As for Thor, his movie sucked, but I found he worked much better as a supporting character in this one. He’s essentially not anymore complex than if you were to imagine Bam-Bam from the Flintstones growing up to become the protege of Laurence Olivier, with his Mid-Atlantic dialect meant, I suppose, to lend him the same kind of respectability like that of a strip joint that serves meals. It’s still just a strip joint, and Thor is still just a Bam-Bam type despite his penchant for speaking in iambic pentameter as he smashes things up real good with that hammer that he can summon from just about any distance.
Jeremy Renner and Scarlett Johansson are used well here in the category of “humans who play dress-up”, who aren’t really supers themselves, but who are fleshed out with their own characteristics meant for us more average folk to relate to if we were able to be promoted to the ranks of superhero-helpers. Renner is a fine physical actor, and he’s involved in a terrific set-piece involving his skill at shooting arrows. Johansson is sexy-smart throughout and the screenplay does a great job of setting her up in two key scenes that show her at her intelligent best.

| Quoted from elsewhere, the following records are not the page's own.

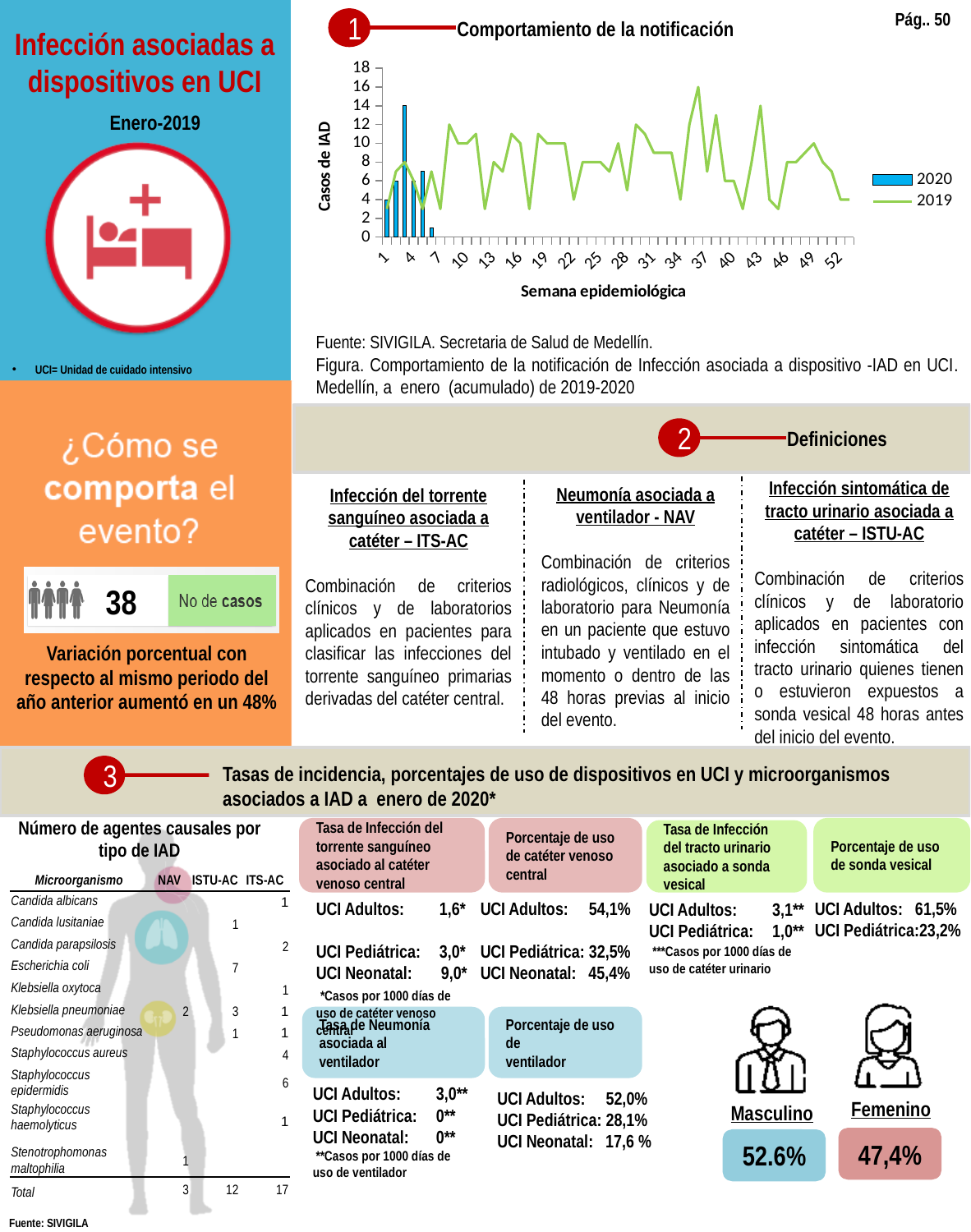
Up to which epidemiological week does the x axis of the chart extend? 52 What kind of chart is used to show the notification behaviour (Comportamiento de la notificación)? Combined bar and line chart In week 3, which series has the larger value, 2020 or 2019? 2020 Is the 2020 value for week 3 greater or less than 12? greater What is the label of the y axis of the chart? Casos de IAD How many series does the legend of the chart list? 2 What is the title of the chart on the slide? Comportamiento de la notificación Which series in the chart is drawn as bars? 2020 Is the 2019 value for week 52 greater or less than 6? less Is the highest value of the 2019 line greater or less than 14? greater In which epidemiological week do the 2020 bars reach their highest value? 3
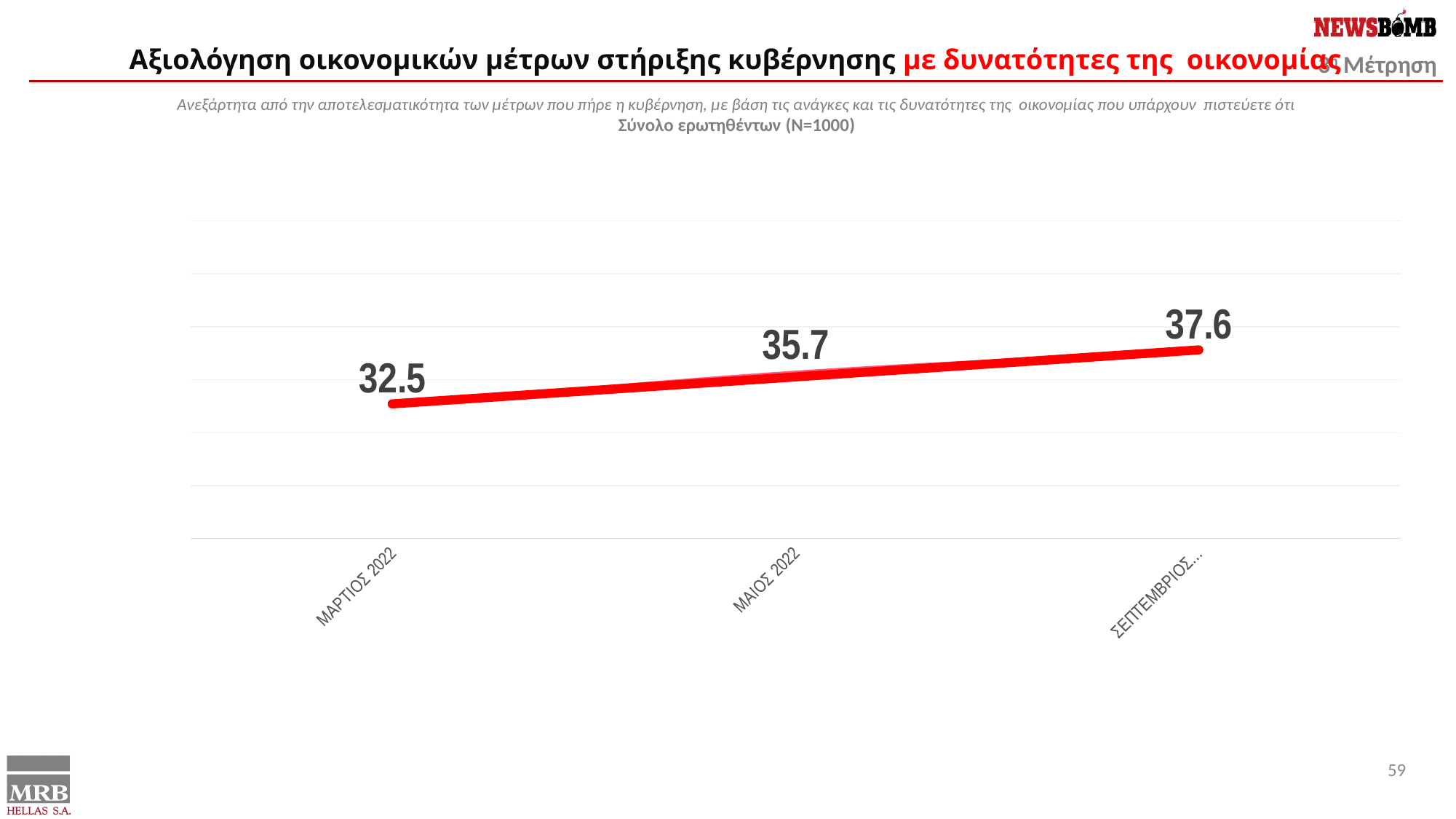
How many data points are plotted on the line? 3 What is the value for the last point, labelled ΣΕΠΤΕΜΒΡΙΟΣ…? 37.6 Which point has the lowest value? ΜΑΡΤΙΟΣ 2022 What kind of chart is shown on the slide? Line chart What is the difference between the first and last values on the line? 5.1 Which is larger, the value for ΜΑΙΟΣ 2022 or the value for ΜΑΡΤΙΟΣ 2022? ΜΑΙΟΣ 2022 Do the values rise or fall from ΜΑΡΤΙΟΣ 2022 to ΣΕΠΤΕΜΒΡΙΟΣ…? Rise What is the value for ΜΑΡΤΙΟΣ 2022? 32.5 What is the difference between the values for ΜΑΙΟΣ 2022 and ΜΑΡΤΙΟΣ 2022? 3.2 Which point has the highest value? ΣΕΠΤΕΜΒΡΙΟΣ… What is the value for ΜΑΙΟΣ 2022? 35.7 What is the difference between the values for ΣΕΠΤΕΜΒΡΙΟΣ… and ΜΑΙΟΣ 2022? 1.9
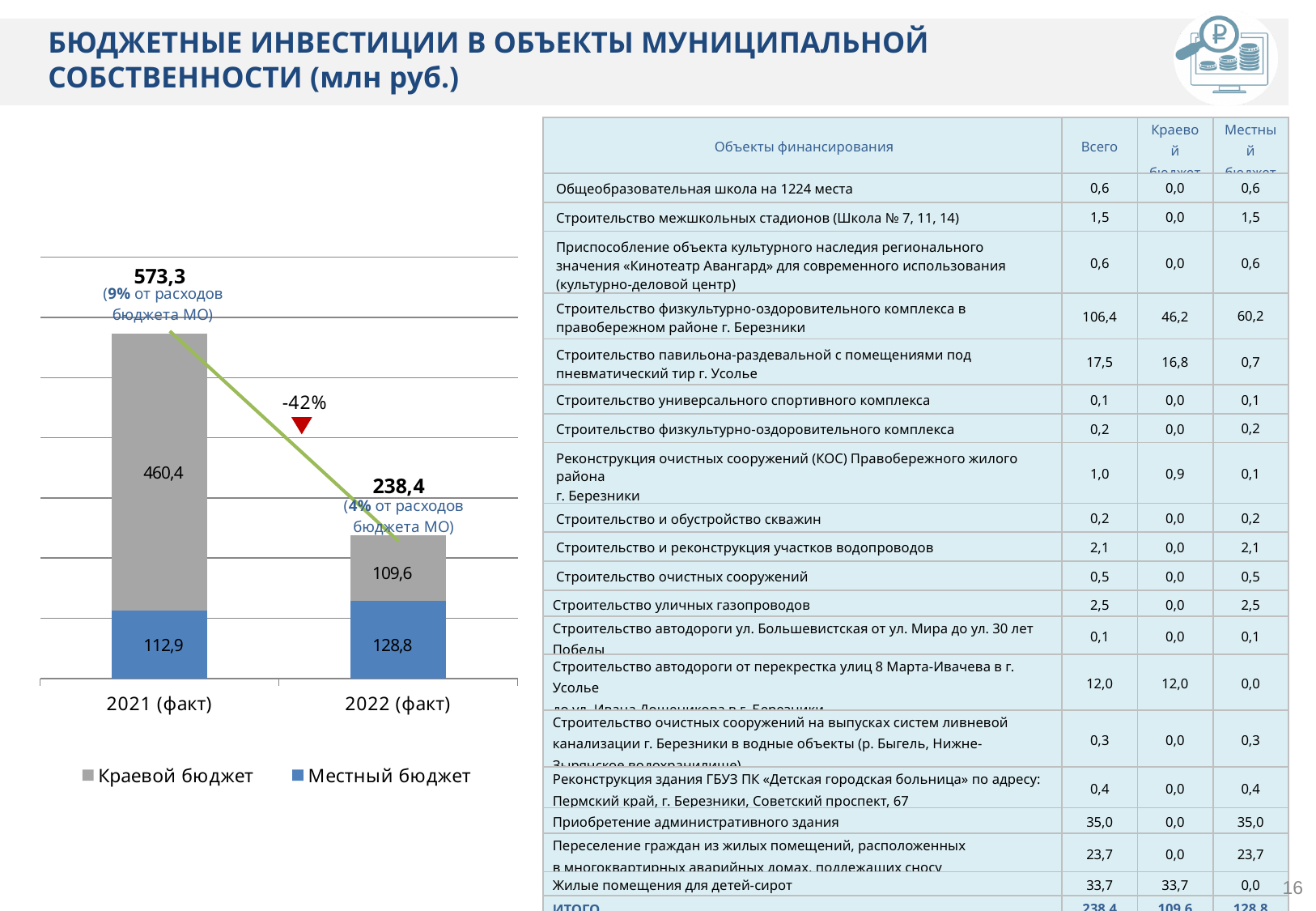
What percentage change is labelled between the 2021 and 2022 bars? -42% What is the value of Краевой бюджет for 2021 (факт)? 460,4 Which year has the higher total budget investment, 2021 (факт) or 2022 (факт)? 2021 (факт) What is the total of the stacked bar for 2021 (факт)? 573,3 How many categories are shown on the x axis of the chart? 2 What is the difference between the Краевой бюджет values for 2021 (факт) and 2022 (факт)? 350,8 Do the total values rise or fall from 2021 (факт) to 2022 (факт)? fall What is the value of Местный бюджет for 2022 (факт)? 128,8 What kind of chart is shown on the left of the slide? stacked bar chart How many series does the chart legend list? 2 What is the total of the stacked bar for 2022 (факт)? 238,4 What is the value of Краевой бюджет for 2022 (факт)? 109,6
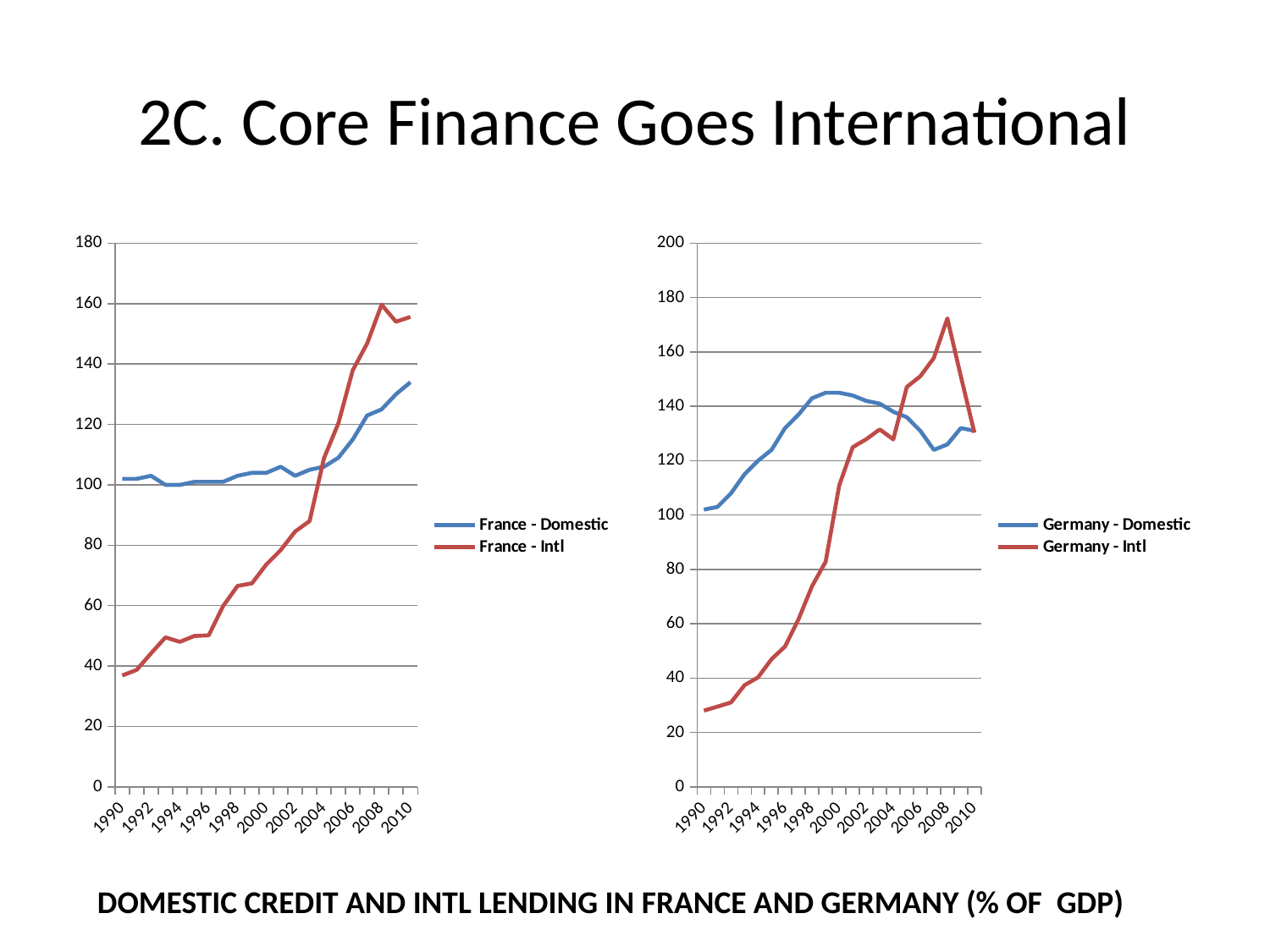
In the right chart (Germany), which series has the higher value in 1990, Germany - Domestic or Germany - Intl? Germany - Domestic What kind of chart is the left chart (France)? line chart In the left chart (France), is the value for France - Intl in 2008 greater or less than 140? greater In the right chart (Germany), is the value for Germany - Domestic in 2008 greater or less than 140? less In the right chart (Germany), is the value for Germany - Intl in 2008 greater or less than 160? greater How many series does the legend of the right chart (Germany) list? 2 In the left chart (France), which two series are listed in the legend? France - Domestic and France - Intl In the left chart (France), which series has the higher value in 2010, France - Domestic or France - Intl? France - Intl In the left chart (France), does the France - Intl series generally rise or fall from 1990 to 2010? rise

The revelation here is Mark Ruffalo as Banner, bringing to the screen the third rendering of this character in under a decade. When he’s not on-screen, you want him up there. His is the first Hulk that makes us believe there’s an actor inside the big green guy. The CGI here appears to capture in the Hulk some of Ruffalo’s characteristics, which was something lacking in the two previous Hulk movies. I was especially delighted at Thor’s last-act comeuppance at the hands of the Hulk.
Where director Joss Whedon gets it right is in the tone of the piece. He creates a movie that is winking at us the whole time, it’s tongue firmly planted in its cheek. I suppose I could complain about the final act and it’s reliance on a deus ex machina to wrap things up pretty tidily, as well as the boringly generic creatures that Loki unleashes from the cosmic portal in order so that all of the supers have something more to do than just hang out in Manhattan waxing philosophicalities and bumping egos with each other, but the movie by that point is having so much fun with itself that I was hooked. I was even able to distract myself from asking logical questions like, “If Loki can’t beat one Avenger in the movie he was in last year, what makes anyone think he can beat six of ‘em?”. But, there I go with plot again, and I promised I wouldn’t do that, because it matters not.
Marvel’s “The Avengers” is a movie comfortable within the confines of its Saturday-morning-serial feel than in transcending the genre the way Superman’s I & II, “The Dark Knight”, “Spider Man 2″, or “Iron Man” did. It’s high-energy and silliness distracts from the longer-than-average running time as well as sometimes the general feel of it being an origin story itself. It’s got dazzling effects and very good acting, sharply-observed writing, and even if the movie inspires more chuckles and smiles than real awe, the journey is well worth the ticket price. Good for the fanboys and appealing to the non-fans in equal measure.